Global Governance Institute

Home
Menu

Border Anxiety in a Globalizing World

08 November 2022, 6:15 pm–7:30 pm

Border Tijuana (Barbara Zandoval / Unsplash)

What explains growing anxiety about state borders? Join us on 8 November for this digital keynote lecture with Professor Beth Simmons.

This event is free.

Event Information

Open to

All

Availability

Yes

Cost

Free

Organiser

Julia Kreienkamp

The Golden Age of globalization has reached an end in the popular and political imagination. In its place has arisen growing anxiety about state borders. What is the evidence of such a shift? What are the causes and consequences? This talk presents a rich array of physical and rhetorical evidence of growing border anxiety, on a global scale. Some anxiety is justified, but some flows from a vague sense of fear about myriad forces and threats beyond state control. When anxious border-related rhetoric seizes center stage, it can have unexpected consequences for politics and policy. Some border threats are of course real, but there should be a sober analysis of targeted approaches to deal with them.

About the Speaker

Beth A. Simmons

Andrea Mitchell University Professor in Law, Political Science and Business Ethics at University of Pennsylvania Law School

Beth Simmons
Beth Simmons is Andrea Mitchell University Professor in Law, Political Science and Business Ethics at the University of Pennsylvania. She is best known for her research on international political economy during the interwar years, policy diffusion globally, and her work demonstrating the influence that international law has on human rights outcomes around the world.

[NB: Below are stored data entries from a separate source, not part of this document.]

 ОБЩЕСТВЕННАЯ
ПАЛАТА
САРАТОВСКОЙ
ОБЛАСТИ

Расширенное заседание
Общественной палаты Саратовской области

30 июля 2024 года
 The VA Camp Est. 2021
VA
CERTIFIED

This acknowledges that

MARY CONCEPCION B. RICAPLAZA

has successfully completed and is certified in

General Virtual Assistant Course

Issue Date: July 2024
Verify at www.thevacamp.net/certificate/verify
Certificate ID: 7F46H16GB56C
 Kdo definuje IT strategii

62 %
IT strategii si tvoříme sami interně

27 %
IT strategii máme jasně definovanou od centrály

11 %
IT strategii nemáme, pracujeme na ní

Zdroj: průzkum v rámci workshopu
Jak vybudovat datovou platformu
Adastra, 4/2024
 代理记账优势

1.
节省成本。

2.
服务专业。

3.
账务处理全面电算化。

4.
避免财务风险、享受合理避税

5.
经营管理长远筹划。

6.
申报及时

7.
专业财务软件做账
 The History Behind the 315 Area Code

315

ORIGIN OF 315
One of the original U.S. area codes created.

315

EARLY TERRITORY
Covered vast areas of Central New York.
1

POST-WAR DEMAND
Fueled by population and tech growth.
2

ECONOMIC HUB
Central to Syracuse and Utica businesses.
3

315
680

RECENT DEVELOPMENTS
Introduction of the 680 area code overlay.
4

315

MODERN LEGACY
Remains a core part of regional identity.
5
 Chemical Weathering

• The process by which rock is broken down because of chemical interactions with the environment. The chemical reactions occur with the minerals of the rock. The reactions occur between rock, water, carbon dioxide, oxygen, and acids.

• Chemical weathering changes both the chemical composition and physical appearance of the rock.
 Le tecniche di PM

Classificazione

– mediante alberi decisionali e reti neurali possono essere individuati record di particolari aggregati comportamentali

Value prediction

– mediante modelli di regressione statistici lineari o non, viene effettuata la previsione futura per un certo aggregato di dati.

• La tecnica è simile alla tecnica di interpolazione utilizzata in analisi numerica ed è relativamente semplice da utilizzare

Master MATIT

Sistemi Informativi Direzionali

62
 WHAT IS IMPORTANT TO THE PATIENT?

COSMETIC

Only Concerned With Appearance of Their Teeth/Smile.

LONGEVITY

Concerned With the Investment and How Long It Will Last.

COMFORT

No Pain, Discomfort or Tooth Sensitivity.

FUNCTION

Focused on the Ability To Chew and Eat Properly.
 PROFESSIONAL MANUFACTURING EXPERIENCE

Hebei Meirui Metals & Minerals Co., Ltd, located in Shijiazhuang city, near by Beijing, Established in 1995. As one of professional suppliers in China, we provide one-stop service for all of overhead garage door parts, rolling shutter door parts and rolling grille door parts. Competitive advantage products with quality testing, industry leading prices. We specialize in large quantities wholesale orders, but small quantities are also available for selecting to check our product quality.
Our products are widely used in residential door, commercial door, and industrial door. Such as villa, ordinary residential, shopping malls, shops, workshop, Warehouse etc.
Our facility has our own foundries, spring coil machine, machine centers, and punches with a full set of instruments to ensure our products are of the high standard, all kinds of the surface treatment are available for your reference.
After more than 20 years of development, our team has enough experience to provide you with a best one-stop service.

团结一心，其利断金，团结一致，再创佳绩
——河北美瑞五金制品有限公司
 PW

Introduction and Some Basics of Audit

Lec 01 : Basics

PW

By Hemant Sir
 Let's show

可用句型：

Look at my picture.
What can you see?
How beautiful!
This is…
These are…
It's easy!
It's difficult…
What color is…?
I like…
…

Two of her books, Who Adjusts? Domestic Sources of Foreign Economic Policy During the Interwar Years (1994) and Mobilizing for Human Rights: International Law in Domestic Politics (2009) won the American Political Science Association’s Woodrow Wilson Award for the best book published in the United States on government, politics, or international affairs. The latter was also recognized by the American Society for International Law, the International Social Science Council and the International Studies Association as the best book of the year in 2010. She is currently conducting research in three areas: global performance assessments as informal governance mechanisms in international affairs; international border crossings, and especially evidence of their “thickening” in recent decades in many parts of the world; and international and transnational crime.

Simmons has spent a year working at the International Monetary Fund, directed the Weatherhead Center for International Affairs at Harvard, is a past president of the International Studies Association, and has been elected to the National Academy of Sciences and the American Academy of Arts and Sciences.